Agar Anak Muda Tertarik Main Ludruk
Bikin Festival di Balai Pemuda, Pemain Maksimal 24 Tahun
SURABAYA, Jawa Pos – Latihan tari remo Rizki dan Giska setiap hari mengganggu Petty dan Cantika. Suara musik tradisional yang keras membuat mereka risi. Apalagi, Petty dan Cantika merasa bahwa tarian tradisional sudah kuno, berbeda dengan mereka yang berlatih tarian modern. ”Nggak cantik,
nggak mbois tari macem begitu!” ujar Petty. Mereka mengklaim tarian modern lebih bagus ketimbang remo.
Begitu adegan pembuka ludruk berjudul Kebudayaan dan
Toleransi yang dilakonkan oleh Gabungan Pecinta Seni (GPS) di Balai Pemuda kemarin (14/11). Cerita yang diangkat adalah perseteruan dua kubu. Tidak terima diprotes, Rizki dan Giska melapor kepada ketua RT, Pak Tejo. Empat perempuan saling berteriak. Pak Tejo dan asistennya, Mardini, bingung.
Setelah mendengar duduk perkaranya, Pak Tejo menasihati kedua pihak tersebut. Menurut dia, malah dua tarian tersebut bisa digabungkan dan akan membangun kesenian tari yang lebih baik lagi. ”Walaupun kita berbeda, tapi kita kan tetap satu. Kalau bersama malah akan lebih bagus untuk kalian sendiri,” tuturnya. Didik Jogo Yodho yang menjadi sutradara mengatakan, persaingan dalam dunia seni di Surabaya sangat ketat. Padahal, jika mau bekerja bersama, seni di Surabaya bisa menjadi lebih maju. Hal itulah yang menginspirasi dia untuk membuat cerita tersebut. ”Yang fatal malah kalau ada yang salah bukannya diberi tahu,” ujarnya. Kalau sudah begitu, anak-anak muda yang ingin memahami dan terlibat dalam ludruk jadi enggan.

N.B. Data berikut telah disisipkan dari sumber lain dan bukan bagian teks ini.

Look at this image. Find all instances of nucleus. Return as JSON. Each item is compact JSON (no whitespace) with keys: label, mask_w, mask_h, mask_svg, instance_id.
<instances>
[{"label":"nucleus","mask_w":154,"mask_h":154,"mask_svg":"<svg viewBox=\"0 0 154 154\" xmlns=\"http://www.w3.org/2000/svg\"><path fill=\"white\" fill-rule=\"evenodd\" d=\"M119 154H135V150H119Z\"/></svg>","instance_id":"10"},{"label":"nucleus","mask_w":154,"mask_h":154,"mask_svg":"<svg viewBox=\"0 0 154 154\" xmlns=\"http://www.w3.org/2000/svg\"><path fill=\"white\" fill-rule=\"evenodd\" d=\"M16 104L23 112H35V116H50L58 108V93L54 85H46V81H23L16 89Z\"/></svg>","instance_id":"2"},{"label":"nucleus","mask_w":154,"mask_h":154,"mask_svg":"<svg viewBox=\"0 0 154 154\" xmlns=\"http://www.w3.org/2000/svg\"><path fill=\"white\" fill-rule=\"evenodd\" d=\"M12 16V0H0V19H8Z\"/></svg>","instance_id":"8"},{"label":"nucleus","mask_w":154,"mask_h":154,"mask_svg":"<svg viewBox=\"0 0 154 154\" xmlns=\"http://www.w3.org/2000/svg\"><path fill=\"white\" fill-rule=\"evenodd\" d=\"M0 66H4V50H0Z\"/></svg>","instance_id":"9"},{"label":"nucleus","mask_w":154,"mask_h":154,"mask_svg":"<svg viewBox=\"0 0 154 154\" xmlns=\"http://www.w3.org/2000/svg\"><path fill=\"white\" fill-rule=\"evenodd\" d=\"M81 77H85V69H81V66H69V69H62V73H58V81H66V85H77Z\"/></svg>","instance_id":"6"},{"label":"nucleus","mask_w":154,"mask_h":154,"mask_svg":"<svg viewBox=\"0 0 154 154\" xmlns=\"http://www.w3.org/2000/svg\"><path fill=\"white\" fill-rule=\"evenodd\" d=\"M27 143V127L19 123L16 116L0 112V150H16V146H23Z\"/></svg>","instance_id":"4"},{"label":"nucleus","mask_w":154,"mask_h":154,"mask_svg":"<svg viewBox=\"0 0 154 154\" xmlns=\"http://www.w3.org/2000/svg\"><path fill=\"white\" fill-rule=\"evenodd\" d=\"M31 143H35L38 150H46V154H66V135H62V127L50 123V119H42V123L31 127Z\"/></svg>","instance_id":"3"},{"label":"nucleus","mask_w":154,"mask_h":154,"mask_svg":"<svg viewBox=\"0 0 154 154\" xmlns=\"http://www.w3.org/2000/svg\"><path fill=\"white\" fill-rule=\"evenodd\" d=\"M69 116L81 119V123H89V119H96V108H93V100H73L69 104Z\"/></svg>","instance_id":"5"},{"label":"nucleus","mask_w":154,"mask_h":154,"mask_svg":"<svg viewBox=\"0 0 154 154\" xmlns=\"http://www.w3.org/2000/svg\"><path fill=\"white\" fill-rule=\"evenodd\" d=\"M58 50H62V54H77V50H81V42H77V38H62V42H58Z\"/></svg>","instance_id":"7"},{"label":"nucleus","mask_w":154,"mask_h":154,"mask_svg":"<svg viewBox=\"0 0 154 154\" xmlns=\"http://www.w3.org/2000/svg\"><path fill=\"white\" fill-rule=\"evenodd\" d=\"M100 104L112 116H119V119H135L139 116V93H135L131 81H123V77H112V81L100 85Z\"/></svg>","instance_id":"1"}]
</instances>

GPS punya banyak anggota yang masih belia. Setidaknya 20 anggotanya anak muda. ”Yang paling muda, bahkan ada yang berusia 10 tahun,” imbuh dia. Didik mengatakan, anak muda kini mulai tertarik untuk belajar seni melalui ludruk. ”Mereka merasa menjadi diri sendiri, bisa bebas berekspresi,” tuturnya. Komunitas yang memiliki markas di Jalan Pogot, Surabaya, itu pun kerap tampil di Balai Pemuda atau gedung Dinas Kominfo Surabaya. Kebudayaan dan Toleransi merupakan satu di antara 17 penampilan di Festival Ludruk 2019 yang diselenggarakan oleh Dinas Kebudayaan dan Pariwisata (Disbudpar) Surabaya. Kepala Disbudpar Aniek Sugiharti mengatakan, festival tersebut diadakan untuk meningkatkan apresiasi terhadap ludruk di kalangan muda. Karena itu, penampilnya dibatasi maksimal berusia 24 tahun. ”Karena seni ludruk adalah tradisi yang perlu diteruskan dan dikembangkan sesuai dengan perubahan zaman,” imbuhnya.